Correlation analysis revealed that the examined qualities were interrelated in various ways. A strong negative correlation was observed between flowering and harvesting time (r = -0.94***). On the other hand, the flowering time was negatively correlated with plant height (r = -0.47*) and grain weight per plant (r = -0.41*). Likewise, harvesting time showed negative associations with the plant height (r = -0.46*), grain weight per plant (r = -0.48*), panicle length (r = -0.39*) and number of grains per panicle (r = -0.43*) (Fig 2a). These associations suggest that earlier flowering and harvesting were typically associated with improvements in yield components. The correlation matrix revealed a strong positive correlation between flowering and harvesting times, whereas all yield components exhibited either significant or insignificant negative correlations with these times.
The cluster heatmap showed that the observed variables were grouped into two main clusters (Fig 2b). Cluster 1 consisted of flowering time and harvest time, while Cluster 2 encompassed all other observed traits. The cluster heatmap grouped the F
1 genotypes into two main clusters. The G4/GB genotype was the only one in cluster 1, distinguishing it from the others. G4/GB showed the earliest flowering and harvesting time, as well as relatively high yield component traits, especially grain weight per plant, panicle length and number of grains per panicle. The second cluster was divided into two subclusters. The first subcluster consisted of G7/TRI, G10/SR, G2/MSP17, G2/M70D and G4/TRI, which were generally characterized by relatively low yield components. In addition, the second sub-cluster includes G7/MSP17, G7/SR, G2/SR, G7/GB, G10/TRI, G2/GB, G4/SR, G4/M70D, G10/M70D, G7/M70D, G4/MSP17 and G10/GB, all of which were characterized by relatively high yield components.

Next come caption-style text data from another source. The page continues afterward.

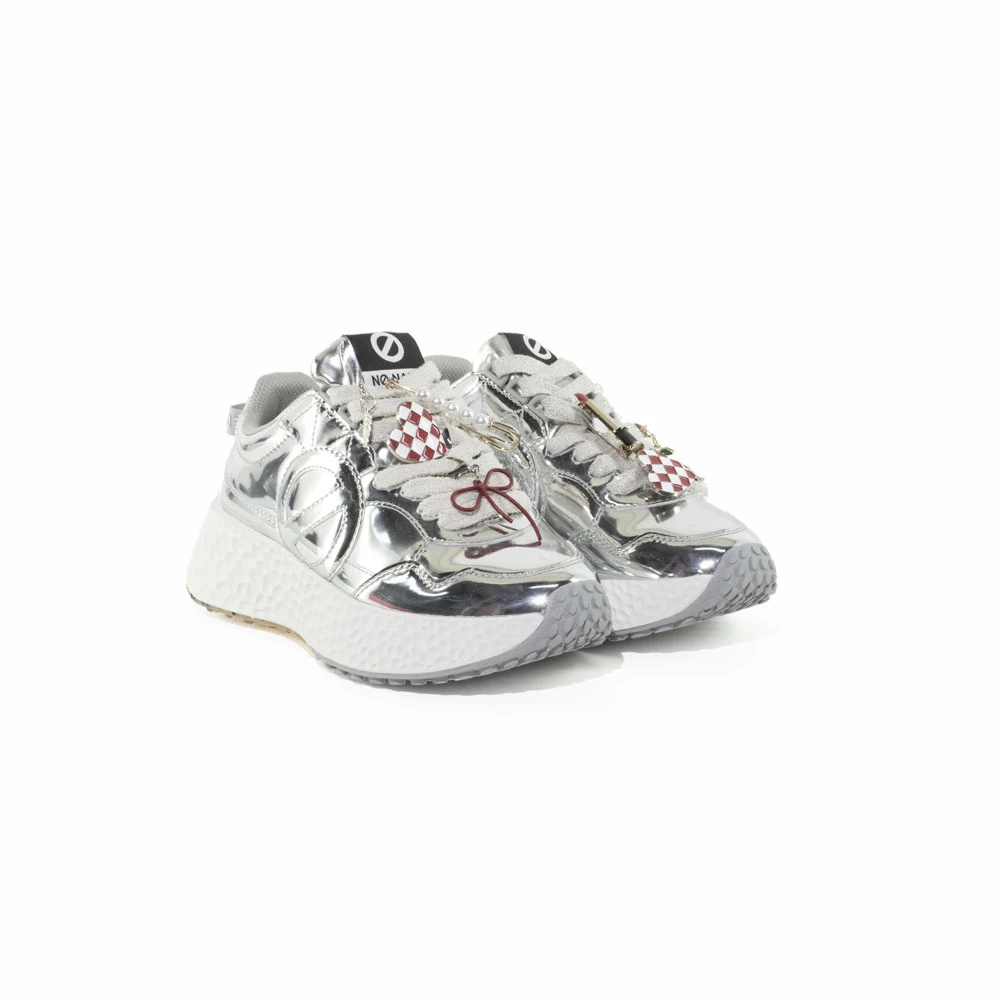 I25---no name---JOGGER W SDE SILVERSILVER.JPG I25---no name---JOGGER W SDE SILVERSILVER.JPG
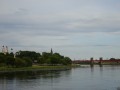 DSC01138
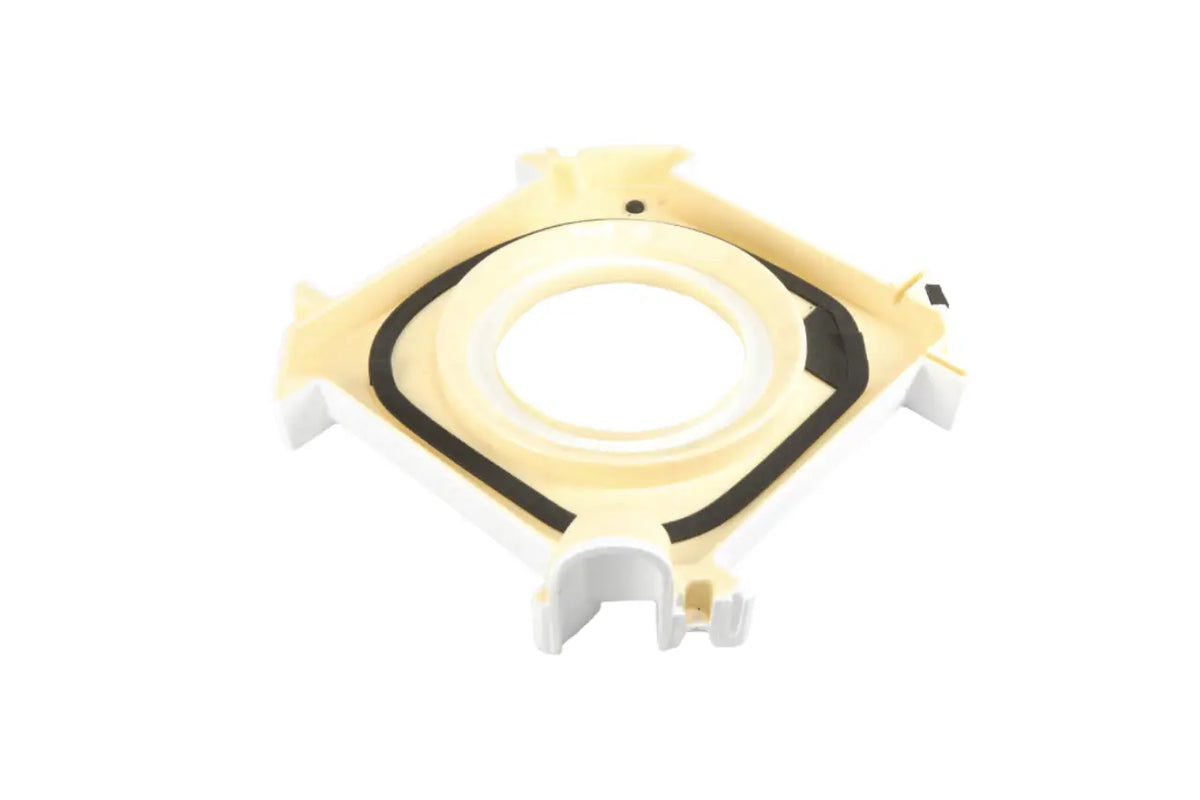 Mitsubishi Electric E27323700, Drain Pan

A study found a negative correlation between specific yield components and harvest time. Variables such as panicle length and grain weight were significantly negatively correlated with flowering/harvest time. However, this can be explained by advances in rice genetics, where the
Ef-cd locus has been shown to shorten the harvest period without sacrificing yield
(Fang et al., 2019). These results highlight the need for selection processes that consider both inter-trait correlations and combining ability. Furthermore, combining physiological trait modelling with genomic selection can accelerate the identification of new parental combinations with improved climate responsiveness. Our understanding of heterosis and trait inheritance in rice breeding efforts will be enhanced by examining the molecular mechanisms underlying the observed non-additive effects.